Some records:
⟨

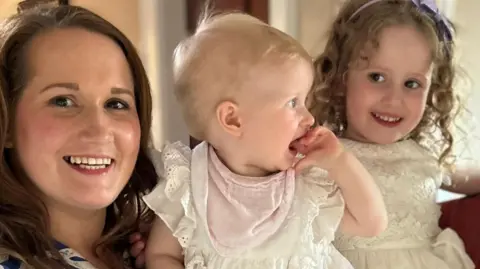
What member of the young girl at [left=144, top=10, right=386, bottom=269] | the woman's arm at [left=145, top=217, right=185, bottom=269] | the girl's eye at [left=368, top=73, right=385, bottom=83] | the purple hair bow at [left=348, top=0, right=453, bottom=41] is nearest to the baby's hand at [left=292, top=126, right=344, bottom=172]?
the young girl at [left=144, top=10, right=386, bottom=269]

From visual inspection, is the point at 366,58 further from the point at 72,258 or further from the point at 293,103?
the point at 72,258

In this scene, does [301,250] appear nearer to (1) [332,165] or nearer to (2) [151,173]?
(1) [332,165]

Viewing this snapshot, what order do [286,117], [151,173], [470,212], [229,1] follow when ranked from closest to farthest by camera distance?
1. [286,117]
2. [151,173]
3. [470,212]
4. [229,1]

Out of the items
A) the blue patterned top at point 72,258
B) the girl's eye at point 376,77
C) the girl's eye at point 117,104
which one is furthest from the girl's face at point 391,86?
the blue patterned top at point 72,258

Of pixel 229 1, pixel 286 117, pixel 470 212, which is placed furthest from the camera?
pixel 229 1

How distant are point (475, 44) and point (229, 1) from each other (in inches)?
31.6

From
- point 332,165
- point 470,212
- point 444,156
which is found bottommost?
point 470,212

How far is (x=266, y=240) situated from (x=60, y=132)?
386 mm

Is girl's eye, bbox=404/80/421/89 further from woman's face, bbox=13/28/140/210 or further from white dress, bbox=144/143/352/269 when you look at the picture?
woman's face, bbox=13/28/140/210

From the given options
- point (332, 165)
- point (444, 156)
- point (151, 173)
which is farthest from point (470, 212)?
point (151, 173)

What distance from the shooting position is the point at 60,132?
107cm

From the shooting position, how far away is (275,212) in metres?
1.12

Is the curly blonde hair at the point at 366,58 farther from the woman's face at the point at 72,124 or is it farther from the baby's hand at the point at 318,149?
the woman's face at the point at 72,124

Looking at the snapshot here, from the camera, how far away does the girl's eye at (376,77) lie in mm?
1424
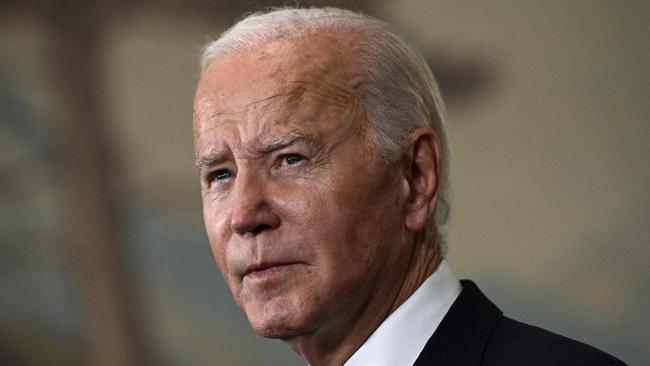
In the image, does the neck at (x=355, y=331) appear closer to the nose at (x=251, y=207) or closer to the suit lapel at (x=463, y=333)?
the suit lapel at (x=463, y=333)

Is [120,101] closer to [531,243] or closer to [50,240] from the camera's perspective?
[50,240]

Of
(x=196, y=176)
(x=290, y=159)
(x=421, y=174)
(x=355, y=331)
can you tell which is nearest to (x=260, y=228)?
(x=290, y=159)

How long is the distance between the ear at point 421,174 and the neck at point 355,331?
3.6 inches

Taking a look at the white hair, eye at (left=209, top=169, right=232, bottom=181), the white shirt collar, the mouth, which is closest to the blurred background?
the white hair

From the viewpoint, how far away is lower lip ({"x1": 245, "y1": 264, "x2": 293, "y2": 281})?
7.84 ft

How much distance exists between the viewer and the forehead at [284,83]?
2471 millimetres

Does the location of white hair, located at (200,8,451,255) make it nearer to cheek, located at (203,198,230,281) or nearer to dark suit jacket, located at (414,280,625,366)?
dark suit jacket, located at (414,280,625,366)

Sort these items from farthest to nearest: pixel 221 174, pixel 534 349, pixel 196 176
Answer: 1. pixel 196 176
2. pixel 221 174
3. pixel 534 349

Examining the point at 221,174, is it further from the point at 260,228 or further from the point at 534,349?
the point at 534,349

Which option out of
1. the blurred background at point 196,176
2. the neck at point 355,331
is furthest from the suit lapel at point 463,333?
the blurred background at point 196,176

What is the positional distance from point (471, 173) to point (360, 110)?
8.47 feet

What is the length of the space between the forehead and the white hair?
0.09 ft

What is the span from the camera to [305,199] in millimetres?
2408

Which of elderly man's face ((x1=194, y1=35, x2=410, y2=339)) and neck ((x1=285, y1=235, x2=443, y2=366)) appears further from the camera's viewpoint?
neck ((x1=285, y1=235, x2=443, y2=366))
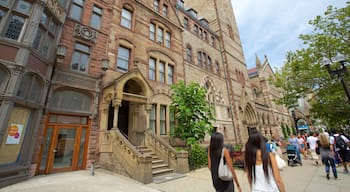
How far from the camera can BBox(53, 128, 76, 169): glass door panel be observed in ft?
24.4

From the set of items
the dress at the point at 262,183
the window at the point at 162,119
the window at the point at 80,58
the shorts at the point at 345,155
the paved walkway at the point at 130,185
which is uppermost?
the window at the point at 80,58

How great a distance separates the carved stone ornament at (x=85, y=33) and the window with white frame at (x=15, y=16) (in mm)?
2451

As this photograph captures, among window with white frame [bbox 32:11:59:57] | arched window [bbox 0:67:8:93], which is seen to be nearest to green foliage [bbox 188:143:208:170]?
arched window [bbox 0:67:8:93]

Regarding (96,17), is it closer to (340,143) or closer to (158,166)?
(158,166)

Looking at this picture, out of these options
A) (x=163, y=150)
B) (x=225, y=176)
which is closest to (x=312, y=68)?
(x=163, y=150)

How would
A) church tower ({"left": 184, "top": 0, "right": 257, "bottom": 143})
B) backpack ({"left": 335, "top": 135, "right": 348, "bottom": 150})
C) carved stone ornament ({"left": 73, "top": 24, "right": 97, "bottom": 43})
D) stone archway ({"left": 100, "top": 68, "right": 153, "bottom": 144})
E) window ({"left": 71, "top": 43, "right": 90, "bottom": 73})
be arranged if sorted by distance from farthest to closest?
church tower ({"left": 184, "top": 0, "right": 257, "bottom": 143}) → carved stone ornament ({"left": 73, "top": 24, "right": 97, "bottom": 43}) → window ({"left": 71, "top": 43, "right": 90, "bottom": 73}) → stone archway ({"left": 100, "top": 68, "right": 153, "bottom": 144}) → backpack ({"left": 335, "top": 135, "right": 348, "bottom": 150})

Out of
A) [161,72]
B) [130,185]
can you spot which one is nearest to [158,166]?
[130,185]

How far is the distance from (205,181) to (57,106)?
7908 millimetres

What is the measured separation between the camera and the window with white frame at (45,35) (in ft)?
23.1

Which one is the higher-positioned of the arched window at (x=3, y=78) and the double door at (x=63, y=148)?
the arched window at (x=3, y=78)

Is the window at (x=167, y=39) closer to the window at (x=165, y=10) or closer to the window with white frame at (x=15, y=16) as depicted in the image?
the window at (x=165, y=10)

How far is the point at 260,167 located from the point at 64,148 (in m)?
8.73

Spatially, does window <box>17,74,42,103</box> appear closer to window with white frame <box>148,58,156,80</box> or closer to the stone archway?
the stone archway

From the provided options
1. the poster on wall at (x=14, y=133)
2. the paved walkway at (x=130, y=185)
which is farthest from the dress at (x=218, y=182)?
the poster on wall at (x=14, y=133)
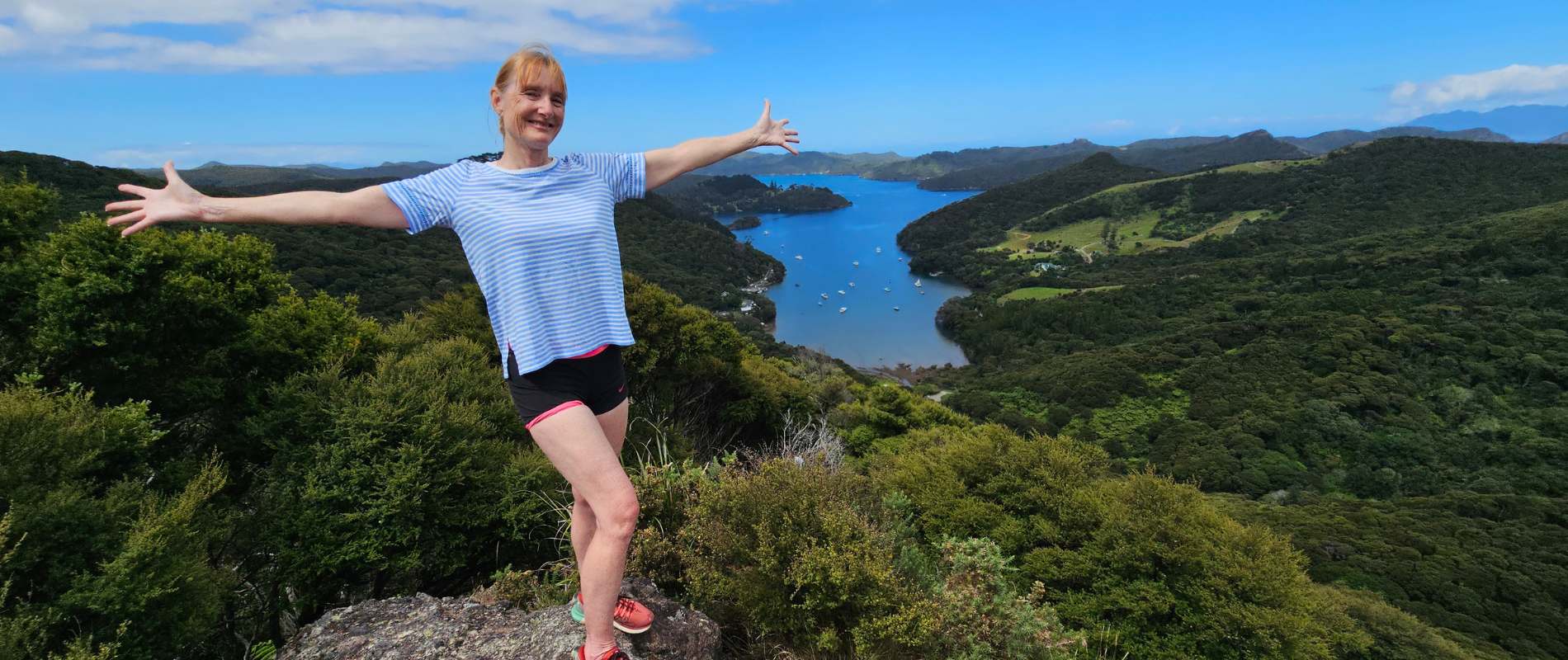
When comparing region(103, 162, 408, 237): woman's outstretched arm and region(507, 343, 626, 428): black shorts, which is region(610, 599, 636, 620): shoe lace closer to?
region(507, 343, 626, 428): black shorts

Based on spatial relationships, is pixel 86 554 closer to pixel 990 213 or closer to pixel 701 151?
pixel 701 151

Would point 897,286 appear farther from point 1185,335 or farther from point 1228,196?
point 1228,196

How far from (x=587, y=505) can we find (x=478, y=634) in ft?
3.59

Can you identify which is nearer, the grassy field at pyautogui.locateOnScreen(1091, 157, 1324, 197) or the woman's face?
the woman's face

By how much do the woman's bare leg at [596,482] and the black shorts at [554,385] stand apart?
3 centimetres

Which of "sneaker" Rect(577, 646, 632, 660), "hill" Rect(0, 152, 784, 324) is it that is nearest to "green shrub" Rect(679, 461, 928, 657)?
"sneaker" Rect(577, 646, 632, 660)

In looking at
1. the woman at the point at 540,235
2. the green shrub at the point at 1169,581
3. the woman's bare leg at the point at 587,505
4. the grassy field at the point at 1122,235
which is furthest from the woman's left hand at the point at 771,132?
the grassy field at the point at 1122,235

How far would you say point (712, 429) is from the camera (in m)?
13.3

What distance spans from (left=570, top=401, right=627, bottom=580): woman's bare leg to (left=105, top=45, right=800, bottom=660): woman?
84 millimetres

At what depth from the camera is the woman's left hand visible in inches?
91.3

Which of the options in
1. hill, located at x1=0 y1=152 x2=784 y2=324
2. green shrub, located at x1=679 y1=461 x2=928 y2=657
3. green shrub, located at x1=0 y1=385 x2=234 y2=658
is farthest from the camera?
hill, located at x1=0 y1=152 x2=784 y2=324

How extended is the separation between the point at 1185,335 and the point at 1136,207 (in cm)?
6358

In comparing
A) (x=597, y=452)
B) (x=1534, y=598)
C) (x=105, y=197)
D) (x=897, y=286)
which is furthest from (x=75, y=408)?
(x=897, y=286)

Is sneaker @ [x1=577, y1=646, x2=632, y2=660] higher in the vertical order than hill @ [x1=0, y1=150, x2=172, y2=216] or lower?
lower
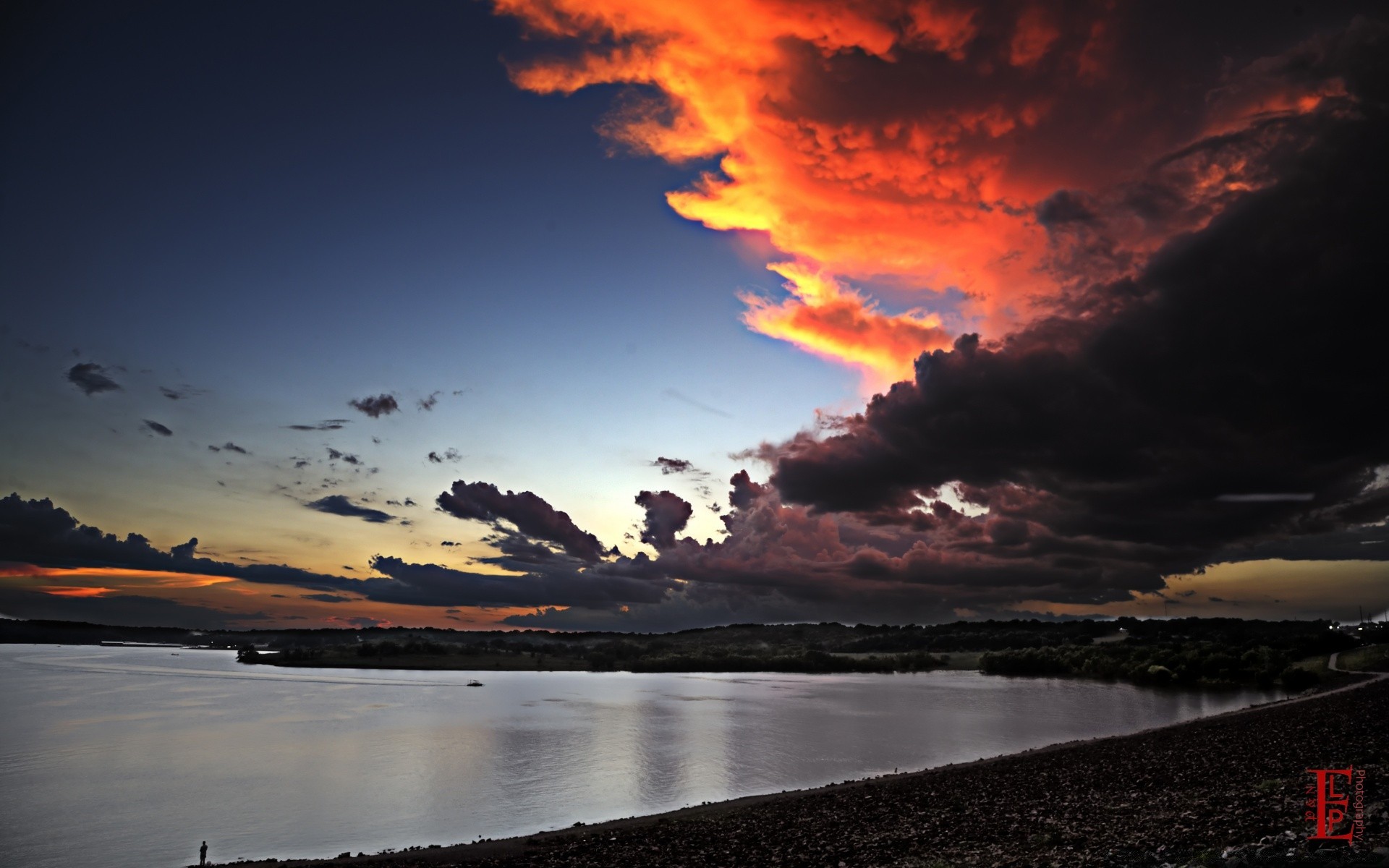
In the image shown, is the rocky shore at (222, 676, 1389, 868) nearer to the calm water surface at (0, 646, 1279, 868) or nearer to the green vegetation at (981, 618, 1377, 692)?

⟩

DIRECTIONS
Do not include the pictures. Quote only the lines from the line with "Based on spatial" through the end of the material, both ends included, exactly.

PROBLEM SOLUTION
Based on spatial relationships, is pixel 86 554 closer to pixel 990 213 or closer to pixel 701 151?
pixel 701 151

Would point 897,286 appear farther from point 1185,335 or farther from point 1228,196?
point 1228,196

How far from (x=587, y=505) can we find (x=478, y=634) in ft?
3.59

Can you identify which is nearer, the grassy field at pyautogui.locateOnScreen(1091, 157, 1324, 197) or the woman's face?
the woman's face

By how much do the woman's bare leg at [596,482] and the black shorts at [554,385] stand apart?
3 centimetres

Which of "sneaker" Rect(577, 646, 632, 660), "hill" Rect(0, 152, 784, 324) is it that is nearest to "green shrub" Rect(679, 461, 928, 657)?
"sneaker" Rect(577, 646, 632, 660)

In looking at
1. the woman at the point at 540,235
2. the green shrub at the point at 1169,581
3. the woman's bare leg at the point at 587,505
4. the grassy field at the point at 1122,235
which is furthest from the woman's left hand at the point at 771,132?
the grassy field at the point at 1122,235

How far would you say point (712, 429) is from the camera (in m)?
13.3

What distance spans from (left=570, top=401, right=627, bottom=580): woman's bare leg to (left=105, top=45, right=800, bottom=660): woman?
84 millimetres

At what depth from the camera is the woman's left hand visible in inches?
91.3

Which of the options in
1. hill, located at x1=0 y1=152 x2=784 y2=324
2. green shrub, located at x1=679 y1=461 x2=928 y2=657
3. green shrub, located at x1=0 y1=385 x2=234 y2=658
is farthest from the camera?
hill, located at x1=0 y1=152 x2=784 y2=324

How extended is the separation between the point at 1185,335 and the point at 1136,207 (in cm)?
6358

In comparing
A) (x=597, y=452)
B) (x=1534, y=598)
C) (x=105, y=197)
D) (x=897, y=286)
which is furthest from (x=75, y=408)?
(x=897, y=286)

Is sneaker @ [x1=577, y1=646, x2=632, y2=660] higher in the vertical order than hill @ [x1=0, y1=150, x2=172, y2=216] or lower?
lower
In the image shown, is the rocky shore at (222, 676, 1389, 868) nearer to the calm water surface at (0, 646, 1279, 868) or nearer to the green vegetation at (981, 618, 1377, 692)?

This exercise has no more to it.